Excerpts from a spatial dataset:
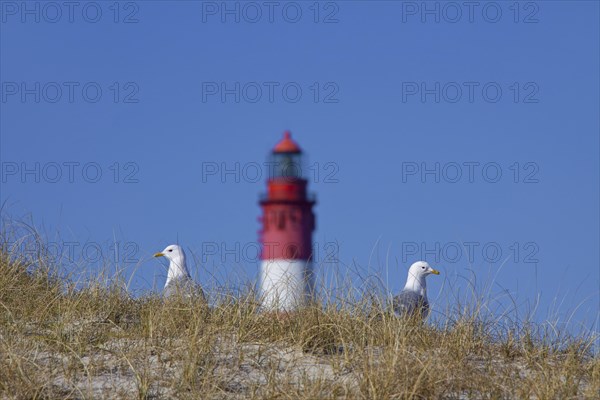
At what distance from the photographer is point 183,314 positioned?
684cm

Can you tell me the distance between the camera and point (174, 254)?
959 centimetres

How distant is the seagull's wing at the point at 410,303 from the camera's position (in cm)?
726

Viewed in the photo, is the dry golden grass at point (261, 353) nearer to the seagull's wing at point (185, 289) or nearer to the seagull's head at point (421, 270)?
the seagull's wing at point (185, 289)

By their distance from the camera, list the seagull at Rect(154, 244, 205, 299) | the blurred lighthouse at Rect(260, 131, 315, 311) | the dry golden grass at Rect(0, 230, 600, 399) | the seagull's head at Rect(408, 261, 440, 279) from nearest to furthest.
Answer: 1. the dry golden grass at Rect(0, 230, 600, 399)
2. the seagull at Rect(154, 244, 205, 299)
3. the seagull's head at Rect(408, 261, 440, 279)
4. the blurred lighthouse at Rect(260, 131, 315, 311)

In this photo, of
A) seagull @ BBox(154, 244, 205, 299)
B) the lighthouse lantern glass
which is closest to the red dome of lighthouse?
the lighthouse lantern glass

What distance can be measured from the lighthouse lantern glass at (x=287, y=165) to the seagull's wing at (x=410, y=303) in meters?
15.3

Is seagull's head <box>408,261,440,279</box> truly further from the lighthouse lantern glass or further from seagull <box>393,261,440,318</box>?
the lighthouse lantern glass

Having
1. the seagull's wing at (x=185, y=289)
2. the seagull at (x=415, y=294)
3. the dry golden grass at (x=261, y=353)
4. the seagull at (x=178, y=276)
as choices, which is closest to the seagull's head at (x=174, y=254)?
the seagull at (x=178, y=276)

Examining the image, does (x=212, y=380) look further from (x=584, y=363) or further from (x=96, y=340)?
(x=584, y=363)

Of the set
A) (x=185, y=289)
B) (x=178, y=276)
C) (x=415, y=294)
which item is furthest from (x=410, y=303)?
(x=178, y=276)

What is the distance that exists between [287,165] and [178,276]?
15.6 m

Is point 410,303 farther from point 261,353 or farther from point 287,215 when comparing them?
point 287,215

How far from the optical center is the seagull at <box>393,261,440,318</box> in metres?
7.33

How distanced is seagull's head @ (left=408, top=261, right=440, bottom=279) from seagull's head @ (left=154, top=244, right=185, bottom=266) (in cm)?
246
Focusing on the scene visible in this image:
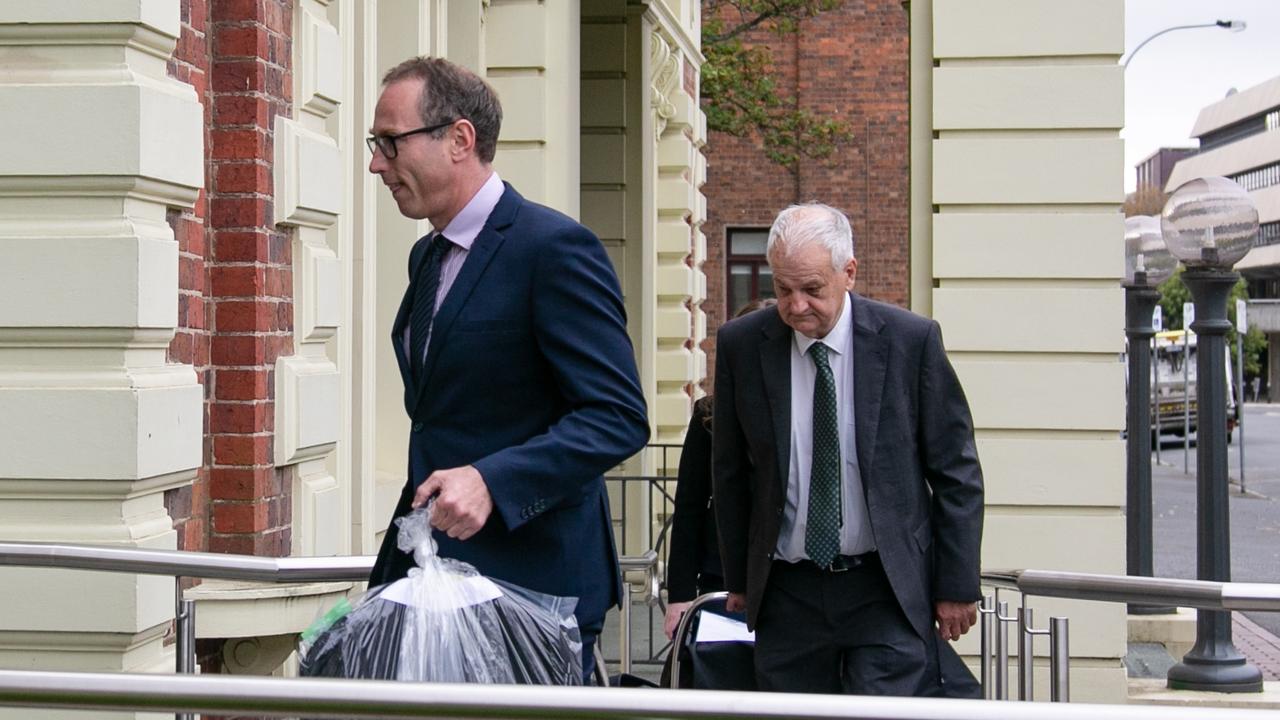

▶ **Exercise brief**
Could you rewrite all of the lines above, swapping "camera" for "lens" and keeping everything else unchanged, but leaving out the pictures?

▶ **Task output**
At what distance from the photographer is point 183,314 positioned?
684cm

Can you tell me the distance between the lens and point (174, 254)?
959 centimetres

How distant is the seagull's wing at the point at 410,303 from the lens's position (in cm)?
726

Viewed in the photo, is the dry golden grass at point (261, 353) nearer to the seagull's wing at point (185, 289) or nearer to the seagull's head at point (421, 270)?
the seagull's wing at point (185, 289)

By their distance from the lens, list the seagull at Rect(154, 244, 205, 299) | the blurred lighthouse at Rect(260, 131, 315, 311) | the dry golden grass at Rect(0, 230, 600, 399) | the seagull's head at Rect(408, 261, 440, 279) from nearest to furthest.
Answer: 1. the dry golden grass at Rect(0, 230, 600, 399)
2. the seagull at Rect(154, 244, 205, 299)
3. the seagull's head at Rect(408, 261, 440, 279)
4. the blurred lighthouse at Rect(260, 131, 315, 311)

In this photo, of
A) seagull @ BBox(154, 244, 205, 299)
B) the lighthouse lantern glass
which is closest to the red dome of lighthouse?
the lighthouse lantern glass

What distance can be measured from the lighthouse lantern glass at (x=287, y=165) to the seagull's wing at (x=410, y=303) in meters?
15.3

Is seagull's head <box>408,261,440,279</box> truly further from the lighthouse lantern glass or further from seagull <box>393,261,440,318</box>?
the lighthouse lantern glass

Having
1. the seagull's wing at (x=185, y=289)
2. the seagull at (x=415, y=294)
3. the dry golden grass at (x=261, y=353)
4. the seagull at (x=178, y=276)
as choices, which is closest to the seagull's head at (x=174, y=254)?
the seagull at (x=178, y=276)

Examining the image, does (x=212, y=380) look further from (x=584, y=363) or further from (x=96, y=340)?
(x=584, y=363)

Of the set
A) (x=185, y=289)
B) (x=178, y=276)
C) (x=415, y=294)
which item is furthest from (x=410, y=303)?
(x=178, y=276)

What is the distance that exists between [287,165] and [178,276]?
15.6 m

Is point 410,303 farther from point 261,353 or farther from point 287,215 when comparing them?
point 287,215

How far from the optical center is the seagull at <box>393,261,440,318</box> in metres?
7.33

How distanced is seagull's head @ (left=408, top=261, right=440, bottom=279) from seagull's head @ (left=154, top=244, right=185, bottom=266) (in cm)?
246
Focusing on the scene visible in this image:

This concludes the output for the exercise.